Damian Cronin
- Born: Damian Cronin 17 April 1963 (age 62) Wegberg, West Germany
- Height: 6 ft 6 in (198 cm)
- Weight: 17 st 8 lb (112 kg)

Rugby union career
- Position(s): Lock

Amateur team(s)
- Years: Team / Apps / (Points)
- 1986-89: Bath /  / ()
- 1990-94: London Scottish /  / ()
- 1994-95: Bourges /  / ()

Senior career
- Years: Team / Apps / (Points)
- 1996-98: Wasps /  / ()

Provincial / State sides
- Years: Team / Apps / (Points)
- -: Anglo-Scots /  / ()

International career
- Years: Team / Apps / (Points)
- 1988: Scotland 'B' / 1
- 1990-96: Scotland 'A' / 8
- 1988-98: Scotland / 45
- 1993: British and Irish Lions

= Damian Cronin =

British Lions & Scotland international rugby union player

Damian Cronin (born 17 April 1963 in Wegberg, West Germany) is a former Scotland international rugby union player.

==Rugby Union career==

===Amateur career===

He was educated at The Campion School and Prior Park College.

Before becoming professional, Cronin played for Bath and London Scottish. When the Rugby World Cup of 1995 began Cronin was playing for the French club Bourges.

===Provincial and professional career===

Cronin played for the Anglo-Scots district in the Scottish Inter-District Championship.

When rugby union turned professional, Cronin played for Wasps.

===International career===

He qualified for Scotland based on his grandparents from Musselburgh.

He was capped by Scotland 'B' against Italy in 1988.
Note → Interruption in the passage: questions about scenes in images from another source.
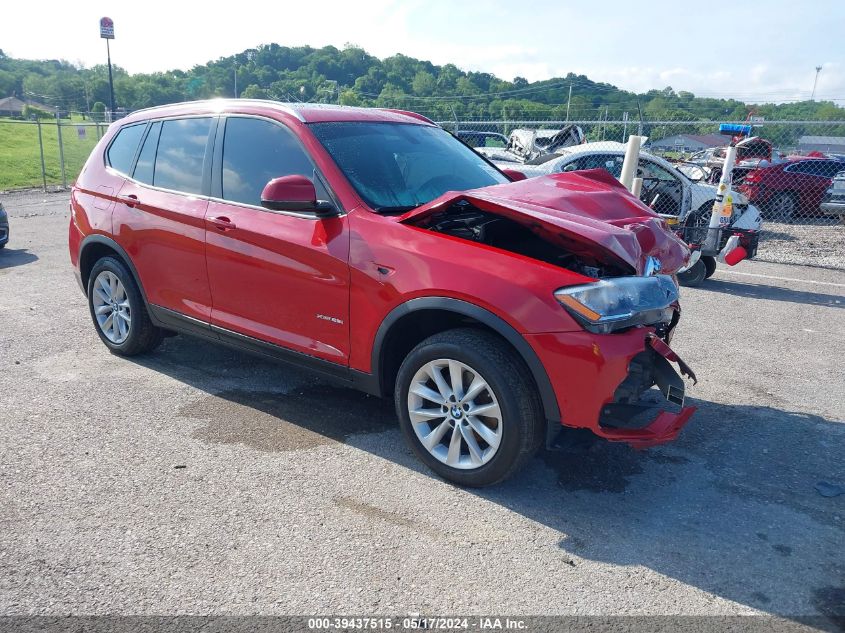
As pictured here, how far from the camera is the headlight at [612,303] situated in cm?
307

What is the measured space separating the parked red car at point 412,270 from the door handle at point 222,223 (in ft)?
0.03

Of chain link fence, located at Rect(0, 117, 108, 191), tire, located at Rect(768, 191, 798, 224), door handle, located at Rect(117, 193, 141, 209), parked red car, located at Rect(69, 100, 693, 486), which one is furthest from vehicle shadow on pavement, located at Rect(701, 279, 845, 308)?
chain link fence, located at Rect(0, 117, 108, 191)

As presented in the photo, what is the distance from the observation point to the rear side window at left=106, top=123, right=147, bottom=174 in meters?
5.16

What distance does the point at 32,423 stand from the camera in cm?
421

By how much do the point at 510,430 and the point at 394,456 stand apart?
900 mm

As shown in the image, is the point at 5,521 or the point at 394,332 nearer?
the point at 5,521

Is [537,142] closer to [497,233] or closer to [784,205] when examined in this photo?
[784,205]

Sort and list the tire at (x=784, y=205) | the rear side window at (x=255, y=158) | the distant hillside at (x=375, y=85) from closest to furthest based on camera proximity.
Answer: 1. the rear side window at (x=255, y=158)
2. the tire at (x=784, y=205)
3. the distant hillside at (x=375, y=85)

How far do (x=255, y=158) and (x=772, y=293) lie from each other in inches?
272

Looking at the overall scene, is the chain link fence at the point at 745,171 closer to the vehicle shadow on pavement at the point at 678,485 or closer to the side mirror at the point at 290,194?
the vehicle shadow on pavement at the point at 678,485

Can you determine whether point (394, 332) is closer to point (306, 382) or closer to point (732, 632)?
point (306, 382)

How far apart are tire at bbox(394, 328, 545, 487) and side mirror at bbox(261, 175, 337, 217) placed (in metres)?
0.99

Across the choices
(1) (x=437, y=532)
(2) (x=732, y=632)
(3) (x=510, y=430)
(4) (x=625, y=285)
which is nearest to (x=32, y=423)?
Result: (1) (x=437, y=532)

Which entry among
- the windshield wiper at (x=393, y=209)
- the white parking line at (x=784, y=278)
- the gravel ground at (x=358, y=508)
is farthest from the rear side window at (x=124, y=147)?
the white parking line at (x=784, y=278)
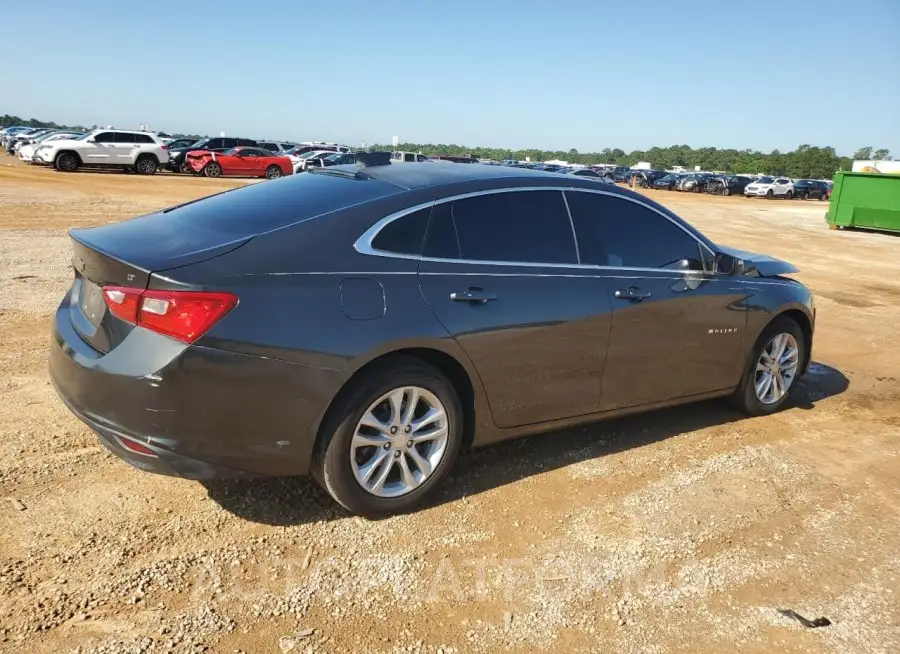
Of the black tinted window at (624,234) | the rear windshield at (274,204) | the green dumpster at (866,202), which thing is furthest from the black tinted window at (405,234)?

He was capped by Scotland 'A' 8 times between 1990 and 1996.

Playing in the second row, he was part of the Grand Slam winning side in 1990. He made his Scotland debut 16 January 1988 against Ireland with his last appearance ten years later against England. In all he won 45 caps and scored 5 tries. He played in the 1991 and 1995 World Cups whilst being a member of London Scottish.

Cronin had a reputation as a prankster. This anecdote from the Glasgow Herald in 1998 is described as the 'crowning moment' of his career:

That occasion was 1995 in Paris when Scotland beat France for the first and only time at the modern Parc des Princes. However, for Cronin the day's highlight came when the crowning moment in his career as a serial prankster arrived at the post-match dinner. Gavin Hastings, buoyant having scored the try which clinched that win, had asked Cronin, then playing in France with Bourges, to help him write his speech so he could make it in French. The direct translation of what was read out does not bear repetition, but suffice to say there was widespread shock among his hosts at the frankness of the Scotland captain's account of how he had spent the hours between the game finishing and getting to the function.

He was also a British and Irish Lion as he went on the 1993 tour to New Zealand.

==Business career==

He is a Director at Woodstone, a wood and stone floor-fitting company.